Churches in Massachusetts can receive taxpayer money in some circumstances, but not for projects that support their core religious activities, the state’s highest court ruled. This is the statement from the Massachusetts constitution which says that “no such grant, appropriation or use of public money… shall be made or authorized for the purpose of founding, maintaining or aiding any church, religious denomination or society.” From this statement it is clear that no public money can be used to fund private religion.
And yet, several years ago, the town of Acton gave out grants totaling more than $100,000 to some local churches for the reparation, and this grants were legally challenged ever since. In 2016, the Americans United for Separation of Church and State filed a lawsuit against Acton officials who promoted religion with taxpayer money by approving this grants.
“Government should not use tax funds to support churches,” said Barry W. Lynn, former executive director of Americans United. “The fact that a house of worship is old doesn’t mean taxpayers should be forced to subsidize a religious group to which they don’t belong. If a church needs money to preserve or restore its buildings, it should raise that money from its own members.”
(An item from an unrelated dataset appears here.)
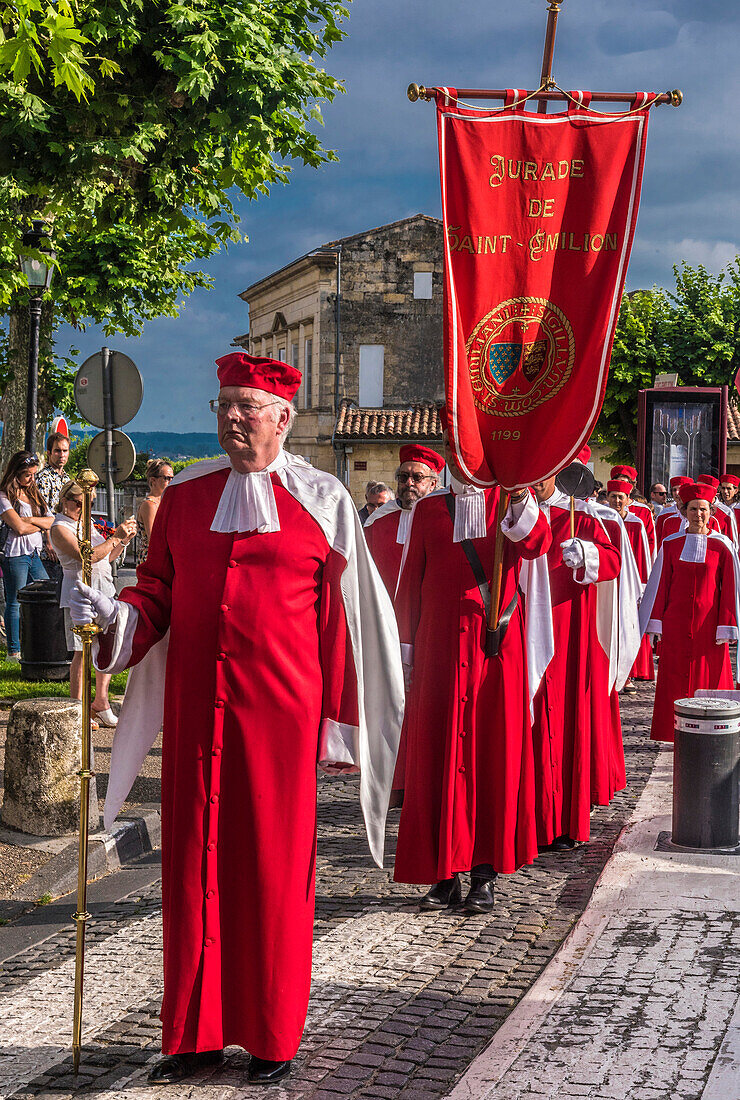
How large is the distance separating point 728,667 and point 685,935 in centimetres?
493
In 2016, a judge ruled in favor of Acton officials with an argument that the funds were used for historical preservation, not for religious promotion, and therefore they are legal. Eric Rothschild, senior litigation counsel with Americans United, said “Americans United and our clients feel very strongly that Acton’s grants to the churches violates the constitutional prohibition against using public money for maintaining or aiding any churches”. The American United appealed the decision and after a long time the Massachusetts Supreme Judicial Court correctly reversed that earlier ruling.
“Today is a good day for religious freedom in Massachusetts,” said Rachel Laser, executive director of Americans United. “Money taken from the taxes of all citizens should go to funding projects for the public good, not religious imagery in houses of worship.”
Giving taxpayer money to churches for the purpose of aiding them is against the Massachusetts constitution, because repairing and renovating the buildings that churches use for religious cause advances that very same religious cause. On the other hand, SJC Chief Justice Ralph D. Gants said in his 47-page opinion that the state constitution has no absolute ban on churches receiving public funds. Gants said public funds can lawfully go to churches for historic preservation in certain cases, such as when “historical events of great significance occurred in the church, or where the grants are limited to preserving church property with a primarily secular purpose.”